--- Start TEXT ---
Friday, April 30, 2010

P.G. Wodehouse

I also discovered P.G. Wodehouse on holidays, picking up A Damsel in Distress*, after reading a recommendation.

I have been ignorant of Wodehouse up till now, but it turns out he was an extremely profilic writer, publishing over 60 books until his death in 1975.

He is very clever and funny, and I loved his turn of phrase. His books all appear to be set in the early 20th C in England, with servants & lords, etc. Seems that all his books end well too - all the loose ends tied up and everyone lives happily ever after.

I'm so glad I picked it up (and also the next one I found at the library, Doctor Sally). I will now keep Wodehouse in mind as a source of light enjoyable holiday reading, easily read in a day or so. Something to lighten the mind in between the heavier novels!

* It seems you can download the whole book here

Monday, April 26, 2010

Calvin - Chapter 5

Chapter 5: The Knowledge of God shines forth in the fashioning of the universe and the continuing government of it

This chapter is a bit longer and a bit heavier - took me a few goes to get my head around it, and I'm not yet convinced I have yet but here goes!

Not only has God clearly planted the seed of religion in all men (which we saw in Chapter 3), he has also "revealed himself and daily discloses himself in the whole workmanship of the universe" (p52):
wherever you cast your eyes, there is no spot in the universe, wherein you cannot discern at least some sparks of his glory. You cannot in one glance survey this most vast and beautiful system of the universe, in its wide expanse, without being completely overwhelmed by the boundless force of its brightness ... the skillful ordering of the universe is for us a sort of mirror in which we can contemplate God, who is otherwise invisible (ch 5, pt 1, p52-3)
--- End TEXT ---
_GIVEN TASK 1_.
List every line of the listing that contains the word "wooden".
--- Start DATA PROVIDED ---
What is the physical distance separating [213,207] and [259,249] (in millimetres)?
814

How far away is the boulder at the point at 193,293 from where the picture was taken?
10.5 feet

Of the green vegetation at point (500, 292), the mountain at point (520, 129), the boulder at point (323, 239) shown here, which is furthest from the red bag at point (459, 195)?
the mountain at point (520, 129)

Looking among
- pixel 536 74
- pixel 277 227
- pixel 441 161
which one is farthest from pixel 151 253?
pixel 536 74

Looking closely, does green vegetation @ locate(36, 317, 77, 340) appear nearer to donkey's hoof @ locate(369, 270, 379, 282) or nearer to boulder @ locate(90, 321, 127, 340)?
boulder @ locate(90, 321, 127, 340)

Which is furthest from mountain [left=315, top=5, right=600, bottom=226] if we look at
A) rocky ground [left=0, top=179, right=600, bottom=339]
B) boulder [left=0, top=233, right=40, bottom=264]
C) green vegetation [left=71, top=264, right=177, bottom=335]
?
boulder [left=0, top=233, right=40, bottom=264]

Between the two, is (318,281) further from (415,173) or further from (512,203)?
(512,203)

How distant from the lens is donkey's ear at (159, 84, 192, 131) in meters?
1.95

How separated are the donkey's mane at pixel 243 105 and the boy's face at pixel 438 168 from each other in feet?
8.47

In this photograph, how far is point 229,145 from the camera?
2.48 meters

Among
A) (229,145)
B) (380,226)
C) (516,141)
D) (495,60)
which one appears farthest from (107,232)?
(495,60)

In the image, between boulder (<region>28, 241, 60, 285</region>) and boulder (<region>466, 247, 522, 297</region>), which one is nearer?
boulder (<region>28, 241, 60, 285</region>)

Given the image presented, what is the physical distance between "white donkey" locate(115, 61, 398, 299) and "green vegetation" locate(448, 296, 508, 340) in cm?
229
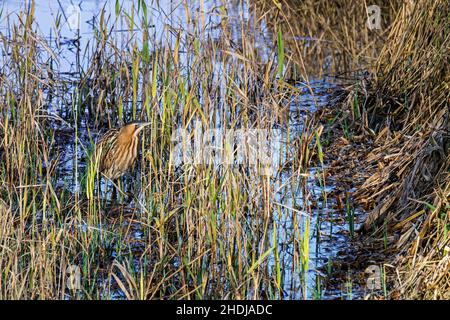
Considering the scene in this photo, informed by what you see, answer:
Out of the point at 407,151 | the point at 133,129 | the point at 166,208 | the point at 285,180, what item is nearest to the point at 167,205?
the point at 166,208

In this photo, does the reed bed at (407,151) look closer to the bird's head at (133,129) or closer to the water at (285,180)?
the water at (285,180)

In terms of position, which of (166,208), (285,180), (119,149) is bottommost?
(166,208)

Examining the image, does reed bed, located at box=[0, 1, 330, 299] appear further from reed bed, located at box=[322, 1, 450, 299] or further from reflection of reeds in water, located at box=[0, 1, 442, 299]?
reed bed, located at box=[322, 1, 450, 299]

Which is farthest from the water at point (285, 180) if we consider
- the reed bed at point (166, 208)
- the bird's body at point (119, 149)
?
the bird's body at point (119, 149)

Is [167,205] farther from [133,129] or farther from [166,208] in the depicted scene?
[133,129]

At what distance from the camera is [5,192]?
4367 mm

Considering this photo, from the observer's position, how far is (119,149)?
465 cm

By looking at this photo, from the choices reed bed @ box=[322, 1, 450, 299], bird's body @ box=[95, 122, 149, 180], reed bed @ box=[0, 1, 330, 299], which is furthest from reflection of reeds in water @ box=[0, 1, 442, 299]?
reed bed @ box=[322, 1, 450, 299]

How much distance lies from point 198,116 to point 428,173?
1020 mm

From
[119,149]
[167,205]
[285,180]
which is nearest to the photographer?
[167,205]

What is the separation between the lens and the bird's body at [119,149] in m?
4.69

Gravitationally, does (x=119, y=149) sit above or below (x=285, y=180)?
above

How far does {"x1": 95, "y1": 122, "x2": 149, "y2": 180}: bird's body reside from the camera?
15.4 feet

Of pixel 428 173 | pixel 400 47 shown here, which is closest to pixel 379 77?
pixel 400 47
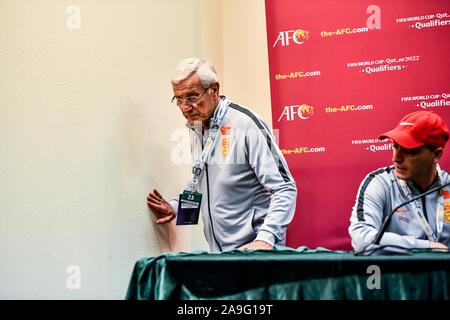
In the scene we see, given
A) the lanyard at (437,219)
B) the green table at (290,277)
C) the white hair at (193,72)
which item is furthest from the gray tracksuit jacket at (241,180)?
the green table at (290,277)

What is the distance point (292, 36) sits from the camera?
353 centimetres

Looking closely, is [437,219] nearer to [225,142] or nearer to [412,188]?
[412,188]

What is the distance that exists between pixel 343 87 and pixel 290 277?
2.09 meters

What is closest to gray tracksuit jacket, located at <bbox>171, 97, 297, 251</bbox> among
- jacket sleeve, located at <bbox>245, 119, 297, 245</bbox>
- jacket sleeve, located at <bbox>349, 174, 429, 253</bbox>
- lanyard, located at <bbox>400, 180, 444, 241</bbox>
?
jacket sleeve, located at <bbox>245, 119, 297, 245</bbox>

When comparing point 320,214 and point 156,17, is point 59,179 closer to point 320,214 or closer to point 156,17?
point 156,17

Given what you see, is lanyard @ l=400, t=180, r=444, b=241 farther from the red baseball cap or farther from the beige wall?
the beige wall

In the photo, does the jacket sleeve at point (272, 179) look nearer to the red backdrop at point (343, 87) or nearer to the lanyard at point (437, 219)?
the lanyard at point (437, 219)

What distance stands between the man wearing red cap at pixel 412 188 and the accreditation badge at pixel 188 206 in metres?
0.72

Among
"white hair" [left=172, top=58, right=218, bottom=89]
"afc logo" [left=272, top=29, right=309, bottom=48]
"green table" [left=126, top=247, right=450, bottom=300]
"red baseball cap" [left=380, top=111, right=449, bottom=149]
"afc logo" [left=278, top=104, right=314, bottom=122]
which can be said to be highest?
"afc logo" [left=272, top=29, right=309, bottom=48]

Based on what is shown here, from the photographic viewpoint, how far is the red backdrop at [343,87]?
324cm

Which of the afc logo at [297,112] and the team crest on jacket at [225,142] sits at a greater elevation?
the afc logo at [297,112]

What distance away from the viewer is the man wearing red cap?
2227mm

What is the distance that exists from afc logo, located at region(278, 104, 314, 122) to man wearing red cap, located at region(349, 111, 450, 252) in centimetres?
106

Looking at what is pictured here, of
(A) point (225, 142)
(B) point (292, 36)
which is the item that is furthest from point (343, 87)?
(A) point (225, 142)
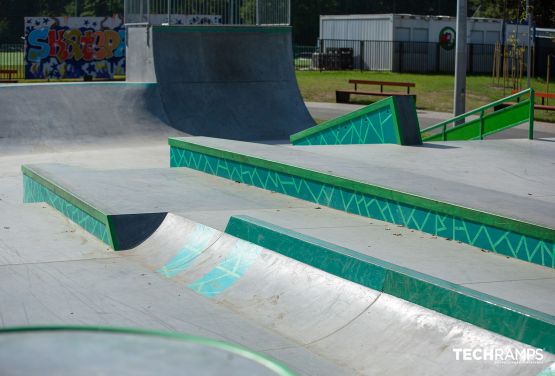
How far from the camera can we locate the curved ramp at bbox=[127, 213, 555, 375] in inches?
177

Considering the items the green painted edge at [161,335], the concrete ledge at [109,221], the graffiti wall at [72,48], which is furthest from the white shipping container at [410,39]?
the green painted edge at [161,335]

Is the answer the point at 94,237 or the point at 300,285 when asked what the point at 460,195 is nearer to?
the point at 300,285

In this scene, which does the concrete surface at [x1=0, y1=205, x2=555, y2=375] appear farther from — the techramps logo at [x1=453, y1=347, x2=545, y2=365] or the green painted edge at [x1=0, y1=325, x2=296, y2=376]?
the green painted edge at [x1=0, y1=325, x2=296, y2=376]

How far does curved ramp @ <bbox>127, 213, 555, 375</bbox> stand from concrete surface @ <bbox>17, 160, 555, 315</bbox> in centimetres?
35

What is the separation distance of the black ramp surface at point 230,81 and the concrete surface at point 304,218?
7.23 metres

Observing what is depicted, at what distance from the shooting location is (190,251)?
712 cm

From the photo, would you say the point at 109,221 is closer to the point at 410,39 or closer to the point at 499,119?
the point at 499,119

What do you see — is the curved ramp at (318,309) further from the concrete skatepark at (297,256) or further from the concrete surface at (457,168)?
the concrete surface at (457,168)

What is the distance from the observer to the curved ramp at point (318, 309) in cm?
449

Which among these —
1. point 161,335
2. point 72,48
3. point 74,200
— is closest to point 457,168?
point 74,200

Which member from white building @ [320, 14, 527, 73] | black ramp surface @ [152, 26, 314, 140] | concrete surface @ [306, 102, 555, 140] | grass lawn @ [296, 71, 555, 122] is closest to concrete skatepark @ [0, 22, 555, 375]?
black ramp surface @ [152, 26, 314, 140]

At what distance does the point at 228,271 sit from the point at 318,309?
4.12ft

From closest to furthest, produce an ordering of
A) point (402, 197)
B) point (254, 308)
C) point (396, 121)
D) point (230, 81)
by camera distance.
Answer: point (254, 308)
point (402, 197)
point (396, 121)
point (230, 81)

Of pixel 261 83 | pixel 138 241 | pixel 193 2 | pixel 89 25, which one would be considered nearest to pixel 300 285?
pixel 138 241
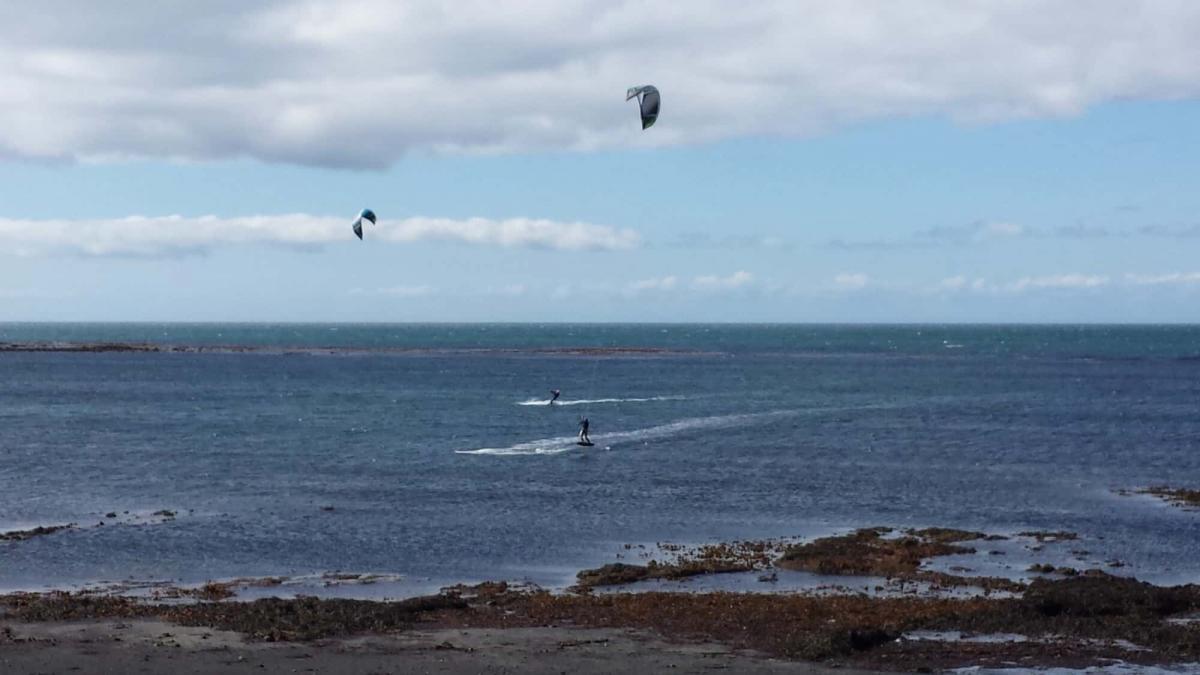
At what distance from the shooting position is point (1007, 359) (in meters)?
182

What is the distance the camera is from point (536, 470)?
54.4m

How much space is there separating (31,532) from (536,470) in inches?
853

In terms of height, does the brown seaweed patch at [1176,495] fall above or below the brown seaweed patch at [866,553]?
below

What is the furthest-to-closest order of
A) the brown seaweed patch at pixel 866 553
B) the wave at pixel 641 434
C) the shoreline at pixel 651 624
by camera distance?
the wave at pixel 641 434
the brown seaweed patch at pixel 866 553
the shoreline at pixel 651 624

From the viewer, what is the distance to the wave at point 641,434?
205 feet

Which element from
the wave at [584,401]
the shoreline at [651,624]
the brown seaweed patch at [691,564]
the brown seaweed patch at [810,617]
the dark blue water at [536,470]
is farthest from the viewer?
the wave at [584,401]

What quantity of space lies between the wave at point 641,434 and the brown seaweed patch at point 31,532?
24508 mm

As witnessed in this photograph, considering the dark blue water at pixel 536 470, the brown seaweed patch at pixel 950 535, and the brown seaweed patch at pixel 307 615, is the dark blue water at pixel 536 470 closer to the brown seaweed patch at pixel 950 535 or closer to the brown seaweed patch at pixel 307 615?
the brown seaweed patch at pixel 950 535

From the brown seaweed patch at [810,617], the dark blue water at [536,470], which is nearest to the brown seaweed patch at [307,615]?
the brown seaweed patch at [810,617]

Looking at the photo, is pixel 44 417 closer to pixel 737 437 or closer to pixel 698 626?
pixel 737 437

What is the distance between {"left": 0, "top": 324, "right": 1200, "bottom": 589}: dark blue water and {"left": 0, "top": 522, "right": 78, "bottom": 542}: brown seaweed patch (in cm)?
58

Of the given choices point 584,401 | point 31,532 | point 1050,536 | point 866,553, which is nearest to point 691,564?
point 866,553

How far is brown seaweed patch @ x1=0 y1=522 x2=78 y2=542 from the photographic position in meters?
36.4

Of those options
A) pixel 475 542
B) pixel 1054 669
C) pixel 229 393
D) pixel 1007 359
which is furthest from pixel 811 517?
pixel 1007 359
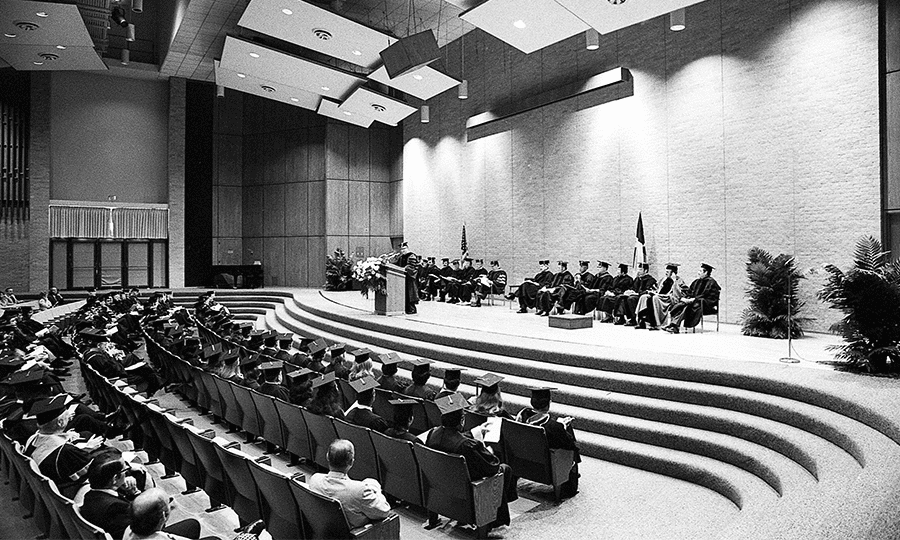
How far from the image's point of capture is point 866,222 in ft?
28.7

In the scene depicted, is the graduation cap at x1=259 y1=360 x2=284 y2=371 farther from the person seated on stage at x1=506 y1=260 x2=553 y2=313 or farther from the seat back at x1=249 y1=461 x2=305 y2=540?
the person seated on stage at x1=506 y1=260 x2=553 y2=313

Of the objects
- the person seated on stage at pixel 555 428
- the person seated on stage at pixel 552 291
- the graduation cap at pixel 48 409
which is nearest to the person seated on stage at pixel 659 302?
the person seated on stage at pixel 552 291

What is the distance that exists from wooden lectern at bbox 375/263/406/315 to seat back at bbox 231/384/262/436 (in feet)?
17.5

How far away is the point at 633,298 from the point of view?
1036 centimetres

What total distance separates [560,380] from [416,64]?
6.54 metres

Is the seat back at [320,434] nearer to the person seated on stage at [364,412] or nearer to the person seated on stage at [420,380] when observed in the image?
the person seated on stage at [364,412]

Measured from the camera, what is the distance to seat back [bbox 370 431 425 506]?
13.8 ft

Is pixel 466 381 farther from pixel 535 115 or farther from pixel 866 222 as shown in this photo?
pixel 535 115

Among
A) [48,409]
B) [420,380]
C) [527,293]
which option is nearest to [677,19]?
[527,293]

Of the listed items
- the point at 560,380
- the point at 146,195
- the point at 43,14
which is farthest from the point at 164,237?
the point at 560,380

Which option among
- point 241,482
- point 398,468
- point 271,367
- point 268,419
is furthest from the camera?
point 271,367

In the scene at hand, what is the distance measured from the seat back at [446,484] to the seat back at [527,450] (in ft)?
2.72

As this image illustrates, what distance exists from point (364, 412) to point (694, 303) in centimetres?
613

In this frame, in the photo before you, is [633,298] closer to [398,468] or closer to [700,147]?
[700,147]
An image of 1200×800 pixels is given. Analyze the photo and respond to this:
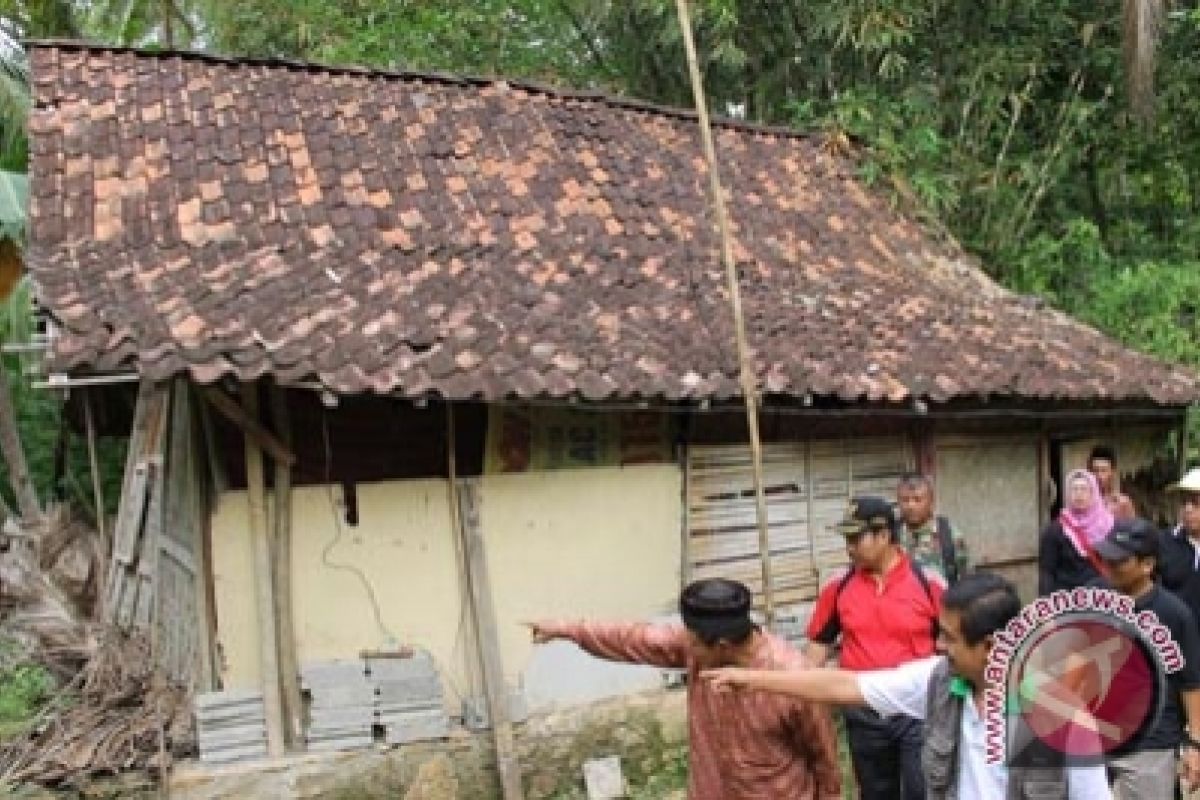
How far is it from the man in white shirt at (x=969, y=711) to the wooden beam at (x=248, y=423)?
--- End DATA PROVIDED ---
_GIVEN TASK 2_.
In the blog page, which Wodehouse book was the first one the writer picked up on holidays?

_EXERCISE OUTPUT 1_.
What is the distance that exists from wooden lectern at bbox 375/263/406/315 to seat back at bbox 231/384/262/436 (in feet)?
How far is it from the man in white shirt at (x=969, y=711) to the wooden beam at (x=248, y=423)?

_EXERCISE OUTPUT 2_.
A Damsel in Distress